Pork and Veal Picnic Terrine
Serves 12-14
1.5 kg pork and veal mince
2 cloves garlic, crushed
Salt and pepper, to taste
1/2 teaspoon dried thyme
1/2 teaspoon ground cloves
2 x 60g eggs
Grated rind 1 lemon
1/2 cup dry sherry or brandy
2 bay leaves
1 litre water
Lemon slices to garnish
Lightly grease a heatproof terrine dish or loaf tin which will fit into the Slow Cooker. Combine minced meat, garlic, seasonings, thyme, cloves, eggs, lemon rind and sherry or brandy, mix well. Spoon into the terrine dish and smooth out the top, arrange bay leaves and lemon slices on top.
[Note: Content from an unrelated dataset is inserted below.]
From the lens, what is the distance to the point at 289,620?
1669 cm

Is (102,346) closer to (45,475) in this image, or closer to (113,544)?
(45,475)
Cover the terrine dish with a lid or a few layers of foil and secure. Place 1 cup of water in the Slow Cooker and a small trivet or upturned heatproof saucer. Lower terrine onto the trivet in the Slow Cooker, cover with lid and cook on LOW for 8-9 hours, or HIGH for 5-6 hours. Remove the terrine from the Slow Cooker, cool with a weight on top of the terrine then chill.
Serve with crusty bread and spicy chutney.
Note: Replenish water in the crockery bowl during the cooking time if required. Ensure the water does not ingress into the terrine dish.